Brain SPECT in the Behaviourally Disordered Dog
Robrecht Dockx, Chris Baeken, Simon Vermeire, et al., PET and SPECT in Psychiatry, DOI:10.1007/978-3-030-57231-0_25

異常行動と行動薬理学

 後天的な「気質(=経験によって形成された振る舞いのレパートリー)」ではなく先天的な「器質(=解剖生理学的な構造)」が原因の異常行動に対しては、主に欧米において数十年前から行動薬理学によるアプローチが開始されています。これは投薬を通して神経伝達物質の受容体に働きかけ、行動を変容させるというコンセプトです。
 例えば過去に行われた調査では、衝動性のコントロールに問題がある9頭の犬を対象とし、脳内におけるセロトニンの再取り込みを阻害する薬が6週間に渡って毎日投与されました。その結果、前頭側頭皮質における5-HT2A結合能の顕著な減少、および行動の改善が確認されたといいます。これは体内で自家生成された少量のセロトニンがうまく活用されていることを示唆するものです。
 分子マーカーを用いた脳内スキャンの結果により、犬が見せる異常攻撃行動の根底には神経伝達物質の振る舞いが大きく影響を及ぼしている可能性が追認されました。病的な攻撃行動がもつ特徴の一つとして「訓練に反応してくれない」というものがありますが、訓練によって神経伝達物質分泌様式が突然変わるわけではありませんので当然といえば当然です。陰謀論が好きな人は「製薬会社の企みに騙されてなるものか!」と息巻いてその効果を否定するかもしれませんが、しつけと称して犬をボカスカ殴りつけるよりは投薬治療の方がいくらか人道的でしょう。
 ちなみに不安に起因する攻撃行動を示す犬に対しては、人間の難治性うつ患者に対して用いられる「経頭蓋磁気刺激法」(TMS治療)が試験的に行われており、治療後24時間で照射部位(左前頭皮質)の血液灌流量が改善し、行動の改善も見られたという予備的な報告があります。

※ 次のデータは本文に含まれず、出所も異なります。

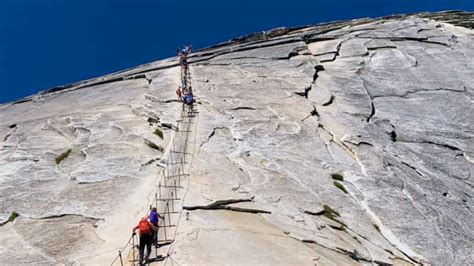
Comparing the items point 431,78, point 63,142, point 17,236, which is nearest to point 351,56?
point 431,78

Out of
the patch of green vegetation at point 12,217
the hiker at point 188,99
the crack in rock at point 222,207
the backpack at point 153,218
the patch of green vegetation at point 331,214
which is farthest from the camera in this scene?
the hiker at point 188,99

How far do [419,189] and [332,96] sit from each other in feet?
Result: 42.9

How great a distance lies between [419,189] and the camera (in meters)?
30.3

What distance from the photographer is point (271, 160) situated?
97.4ft

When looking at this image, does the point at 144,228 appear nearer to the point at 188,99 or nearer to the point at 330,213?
the point at 330,213

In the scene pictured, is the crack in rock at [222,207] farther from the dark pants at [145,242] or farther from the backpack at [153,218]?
the dark pants at [145,242]

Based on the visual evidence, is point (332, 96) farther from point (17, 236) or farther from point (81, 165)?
point (17, 236)

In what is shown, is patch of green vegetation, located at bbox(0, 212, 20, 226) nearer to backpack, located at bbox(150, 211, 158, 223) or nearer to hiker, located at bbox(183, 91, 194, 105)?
backpack, located at bbox(150, 211, 158, 223)

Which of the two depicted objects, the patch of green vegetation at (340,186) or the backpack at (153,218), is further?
the patch of green vegetation at (340,186)

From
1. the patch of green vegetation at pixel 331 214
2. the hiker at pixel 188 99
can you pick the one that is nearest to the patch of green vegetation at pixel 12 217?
the patch of green vegetation at pixel 331 214

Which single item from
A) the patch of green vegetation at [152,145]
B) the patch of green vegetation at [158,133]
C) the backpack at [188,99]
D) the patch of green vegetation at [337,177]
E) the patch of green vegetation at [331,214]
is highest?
the backpack at [188,99]

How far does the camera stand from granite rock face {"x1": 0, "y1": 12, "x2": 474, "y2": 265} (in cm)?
2200

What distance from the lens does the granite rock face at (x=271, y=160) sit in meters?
22.0

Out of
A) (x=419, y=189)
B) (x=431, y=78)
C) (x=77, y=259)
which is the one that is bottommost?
(x=77, y=259)
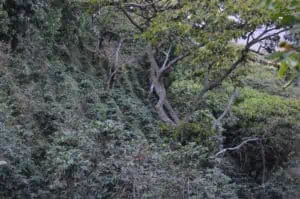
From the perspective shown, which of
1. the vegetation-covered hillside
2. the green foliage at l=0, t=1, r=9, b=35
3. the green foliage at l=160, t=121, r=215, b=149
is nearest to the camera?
the vegetation-covered hillside

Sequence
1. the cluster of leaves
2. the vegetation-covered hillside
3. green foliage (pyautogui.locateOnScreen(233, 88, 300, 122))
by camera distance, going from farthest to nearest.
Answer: green foliage (pyautogui.locateOnScreen(233, 88, 300, 122)) → the vegetation-covered hillside → the cluster of leaves

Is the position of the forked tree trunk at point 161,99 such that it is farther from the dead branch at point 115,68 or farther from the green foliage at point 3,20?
the green foliage at point 3,20

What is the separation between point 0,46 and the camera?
7.01 m

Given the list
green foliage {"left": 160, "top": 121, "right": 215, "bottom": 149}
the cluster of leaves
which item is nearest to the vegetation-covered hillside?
green foliage {"left": 160, "top": 121, "right": 215, "bottom": 149}

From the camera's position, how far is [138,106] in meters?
9.30

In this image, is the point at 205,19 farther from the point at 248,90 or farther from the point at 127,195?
the point at 248,90

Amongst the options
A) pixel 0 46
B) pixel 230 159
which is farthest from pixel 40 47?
pixel 230 159

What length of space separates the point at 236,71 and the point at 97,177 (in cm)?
489

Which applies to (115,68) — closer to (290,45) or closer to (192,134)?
(192,134)

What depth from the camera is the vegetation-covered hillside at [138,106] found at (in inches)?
198

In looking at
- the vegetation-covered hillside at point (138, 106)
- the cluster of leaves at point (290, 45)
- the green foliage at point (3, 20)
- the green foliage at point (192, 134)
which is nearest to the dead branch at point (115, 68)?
the vegetation-covered hillside at point (138, 106)

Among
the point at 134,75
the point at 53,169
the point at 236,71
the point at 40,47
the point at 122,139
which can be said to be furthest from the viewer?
the point at 134,75

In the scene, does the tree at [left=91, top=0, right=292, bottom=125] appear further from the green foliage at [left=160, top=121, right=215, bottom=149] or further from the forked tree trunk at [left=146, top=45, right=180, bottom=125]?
the forked tree trunk at [left=146, top=45, right=180, bottom=125]

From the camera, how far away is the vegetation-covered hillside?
5027mm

 また投薬治療ではなく食事療法ですが、タフツ大学を中心としたチームは優位性攻撃行動、縄張り性攻撃行動、過剰な活動性を示す犬をそれぞれ11頭ずつ集め、食事中のトリプトファンによって行動にどのような変化が見られるかを検証しました。その結果、優位性攻撃行動を示す犬の場合は高タンパク質にトリプトファンを添加するか、低タンパク質の食事に切り替えることで穏やかになる傾向が確認されたといいます。また縄張り性攻撃行動を示す犬の場合は低タンパク質にトリプトファンサプリを添加すると攻撃性が減弱する可能性があるとも出典資料:DeNapoli, 2000
 トリプトファンはセロトニンの前駆物質ですので、ケースによっては食事だけで体内のセロトニン濃度が変化し、行動が改善する可能性もあるようです。市販のペットフードの中にも「穏やかな健康生活のサポートに」といった宣伝文句とともに配合されている商品があります。
トリプトファン配合フード
もちろん薬が万能というわけではなく、人間で確認されている各種の副作用も考えられます。原因を無視した的はずれな暴力的訓練法と比較してどちらが人道的かを判断することになりますが、子供に対する暴力が犯罪とみなされる現代社会において答えは自明でしょう。